Records for the exercise —
(begin)

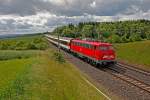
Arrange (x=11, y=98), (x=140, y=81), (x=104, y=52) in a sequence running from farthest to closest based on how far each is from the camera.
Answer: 1. (x=104, y=52)
2. (x=140, y=81)
3. (x=11, y=98)

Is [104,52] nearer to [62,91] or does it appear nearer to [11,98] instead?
[62,91]

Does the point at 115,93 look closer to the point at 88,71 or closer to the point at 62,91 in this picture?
the point at 62,91

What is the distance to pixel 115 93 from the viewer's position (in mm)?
27250

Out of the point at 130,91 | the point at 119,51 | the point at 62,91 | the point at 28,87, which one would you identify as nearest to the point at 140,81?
the point at 130,91

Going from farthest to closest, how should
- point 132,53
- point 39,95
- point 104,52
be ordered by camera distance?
point 132,53 → point 104,52 → point 39,95

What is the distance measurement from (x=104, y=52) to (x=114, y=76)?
9.03 m

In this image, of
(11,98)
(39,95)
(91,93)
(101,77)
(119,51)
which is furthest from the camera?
(119,51)

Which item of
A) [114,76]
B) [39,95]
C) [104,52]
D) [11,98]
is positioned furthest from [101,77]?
[11,98]

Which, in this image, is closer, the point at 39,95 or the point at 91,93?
the point at 39,95

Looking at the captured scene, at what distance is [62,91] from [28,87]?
234cm

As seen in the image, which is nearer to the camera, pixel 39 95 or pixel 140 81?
pixel 39 95

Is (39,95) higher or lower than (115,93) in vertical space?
higher

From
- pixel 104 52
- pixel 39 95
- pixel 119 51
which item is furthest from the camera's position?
pixel 119 51

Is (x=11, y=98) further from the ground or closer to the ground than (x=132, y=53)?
further from the ground
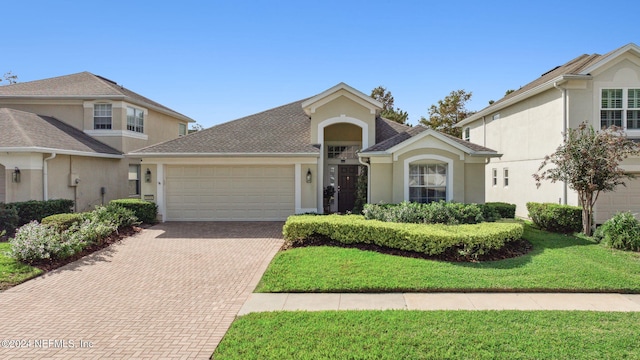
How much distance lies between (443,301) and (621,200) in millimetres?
12045

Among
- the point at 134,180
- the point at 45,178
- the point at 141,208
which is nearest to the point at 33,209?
the point at 45,178

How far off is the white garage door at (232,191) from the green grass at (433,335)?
9.55 meters

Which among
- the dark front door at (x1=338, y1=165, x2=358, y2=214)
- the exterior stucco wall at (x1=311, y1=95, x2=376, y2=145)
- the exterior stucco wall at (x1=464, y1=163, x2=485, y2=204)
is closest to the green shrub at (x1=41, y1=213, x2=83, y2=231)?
the exterior stucco wall at (x1=311, y1=95, x2=376, y2=145)

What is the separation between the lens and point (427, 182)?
13.9 m

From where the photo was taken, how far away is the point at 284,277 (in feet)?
26.0

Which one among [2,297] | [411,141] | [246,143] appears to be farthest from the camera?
[246,143]

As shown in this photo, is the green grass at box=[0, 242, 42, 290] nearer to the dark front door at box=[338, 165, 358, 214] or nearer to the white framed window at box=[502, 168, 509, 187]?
the dark front door at box=[338, 165, 358, 214]

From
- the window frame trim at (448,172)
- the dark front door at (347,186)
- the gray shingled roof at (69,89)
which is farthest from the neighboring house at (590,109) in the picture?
the gray shingled roof at (69,89)

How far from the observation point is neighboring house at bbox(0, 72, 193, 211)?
1457 cm

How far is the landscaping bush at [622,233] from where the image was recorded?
10.2 meters

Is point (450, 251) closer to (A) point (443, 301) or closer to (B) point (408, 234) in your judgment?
(B) point (408, 234)

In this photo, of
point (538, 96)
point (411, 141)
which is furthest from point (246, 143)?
point (538, 96)

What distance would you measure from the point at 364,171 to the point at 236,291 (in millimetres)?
10389

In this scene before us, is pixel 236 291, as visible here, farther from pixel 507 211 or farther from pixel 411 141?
pixel 507 211
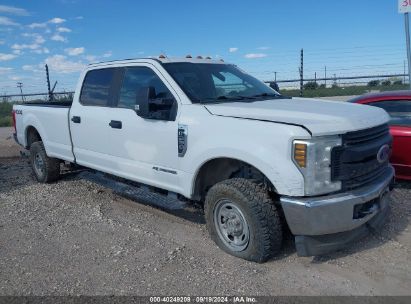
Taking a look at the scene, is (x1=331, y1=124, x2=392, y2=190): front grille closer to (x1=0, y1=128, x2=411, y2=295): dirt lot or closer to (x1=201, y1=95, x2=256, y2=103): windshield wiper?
(x1=0, y1=128, x2=411, y2=295): dirt lot

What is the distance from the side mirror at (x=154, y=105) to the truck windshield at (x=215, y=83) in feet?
0.77

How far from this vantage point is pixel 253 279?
3912 mm

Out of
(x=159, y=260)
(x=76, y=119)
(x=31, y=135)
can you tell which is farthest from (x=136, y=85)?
(x=31, y=135)

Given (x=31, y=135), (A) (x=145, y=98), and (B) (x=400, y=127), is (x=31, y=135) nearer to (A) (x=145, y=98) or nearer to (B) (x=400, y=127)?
(A) (x=145, y=98)

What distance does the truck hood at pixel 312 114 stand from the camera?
12.3ft

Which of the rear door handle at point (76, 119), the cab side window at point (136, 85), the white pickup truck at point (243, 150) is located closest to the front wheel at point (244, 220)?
the white pickup truck at point (243, 150)

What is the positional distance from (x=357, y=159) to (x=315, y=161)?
463 mm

(end)

Exercise description — Edit the listing above by replacing every "camera" with "lens" and leaving all other text unchanged. Leave the pictures out of your answer.

Output for this task —
Arrange (x=11, y=98), (x=140, y=81), (x=104, y=52) in a sequence running from farthest to closest based on how far each is from the lens.
Answer: 1. (x=104, y=52)
2. (x=140, y=81)
3. (x=11, y=98)

Is [104,52] nearer to [62,91] or does it appear nearer to [11,98] instead?
[62,91]

Does the point at 115,93 look closer to the point at 88,71 or closer to the point at 62,91 in this picture?
the point at 62,91

What is the distance to pixel 115 93 from the viewer's position (in mm)?
27250

Out of the point at 130,91 | the point at 119,51 | the point at 62,91 | the point at 28,87, which one would you identify as nearest to the point at 140,81?
the point at 130,91

Going from farthest to closest, how should
- point 132,53
- point 39,95
- point 104,52
be ordered by lens distance?
point 132,53 → point 104,52 → point 39,95

What is the distance measurement from (x=104, y=52) to (x=114, y=76)?
9.03 m

In this image, of
(11,98)
(39,95)
(91,93)
(101,77)
(119,51)
which is furthest from the lens?
(119,51)

Which item of
A) [114,76]
B) [39,95]
C) [104,52]
D) [11,98]
is positioned furthest from [101,77]?
[11,98]

Which, in this image, is closer, the point at 39,95 or the point at 91,93?
the point at 39,95

Looking at the captured scene, at what distance is [62,91] from [28,87]?
234cm

As seen in the image, which is nearer to the lens, pixel 39 95 or pixel 140 81?
pixel 39 95

Is (39,95) higher or lower than (115,93) in vertical space?
higher

From
- pixel 104 52
- pixel 39 95
- pixel 119 51
which item is furthest from the lens's position?
pixel 119 51

Is (x=11, y=98) further from the ground or closer to the ground than (x=132, y=53)?
further from the ground
How much distance lies between (443,301) and (621,200) in millimetres?
12045

Among
- the point at 134,180
- the point at 45,178
- the point at 141,208
which is nearest to the point at 33,209?
the point at 45,178

How far off is the white garage door at (232,191) from the green grass at (433,335)?
9.55 meters

Which among
- the dark front door at (x1=338, y1=165, x2=358, y2=214)
- the exterior stucco wall at (x1=311, y1=95, x2=376, y2=145)
- the exterior stucco wall at (x1=464, y1=163, x2=485, y2=204)
is closest to the green shrub at (x1=41, y1=213, x2=83, y2=231)?
the exterior stucco wall at (x1=311, y1=95, x2=376, y2=145)

What is the separation between the lens and point (427, 182)?
13.9 m

From where the photo was taken, how far away is the point at 284,277 (in feet)?
26.0

Which one among [2,297] | [411,141] | [246,143] appears to be farthest from the lens?
[246,143]

As shown in this photo, is the green grass at box=[0, 242, 42, 290] nearer to the dark front door at box=[338, 165, 358, 214] or nearer to the white framed window at box=[502, 168, 509, 187]?
the dark front door at box=[338, 165, 358, 214]

From
- the window frame trim at (448,172)
- the dark front door at (347,186)
- the gray shingled roof at (69,89)
which is farthest from the neighboring house at (590,109) in the picture?
the gray shingled roof at (69,89)

How far from the observation point is neighboring house at bbox(0, 72, 193, 211)?
1457 cm

How far is the landscaping bush at [622,233] from where the image was recorded?
10.2 meters

Is point (450, 251) closer to (A) point (443, 301) or closer to (B) point (408, 234) in your judgment?
(B) point (408, 234)

In this photo, of
point (538, 96)
point (411, 141)
which is furthest from point (246, 143)?
point (538, 96)

What distance would you measure from the point at 364,171 to the point at 236,291 (in millimetres)?
10389

In this scene before us, is pixel 236 291, as visible here, farther from pixel 507 211 or farther from pixel 411 141?
pixel 507 211
Taking a look at the scene, is (x1=331, y1=124, x2=392, y2=190): front grille closer to (x1=0, y1=128, x2=411, y2=295): dirt lot or closer to (x1=201, y1=95, x2=256, y2=103): windshield wiper?
(x1=0, y1=128, x2=411, y2=295): dirt lot

What is the distance from the side mirror at (x=154, y=105) to the truck windshield at (x=215, y=83) in feet?
0.77

How far from this vantage point is pixel 253 279?
3912 mm

Out of
(x=159, y=260)
(x=76, y=119)
(x=31, y=135)
can you tell which is farthest from (x=136, y=85)?
(x=31, y=135)

Given (x=31, y=135), (A) (x=145, y=98), and (B) (x=400, y=127), is (x=31, y=135) nearer to (A) (x=145, y=98) or nearer to (B) (x=400, y=127)?
(A) (x=145, y=98)

What distance does the truck hood at pixel 312 114 stand from the lens?
12.3ft

Which of the rear door handle at point (76, 119), the cab side window at point (136, 85), the white pickup truck at point (243, 150) is located closest to the front wheel at point (244, 220)?
the white pickup truck at point (243, 150)

What is the positional distance from (x=357, y=159) to (x=315, y=161)?
463 mm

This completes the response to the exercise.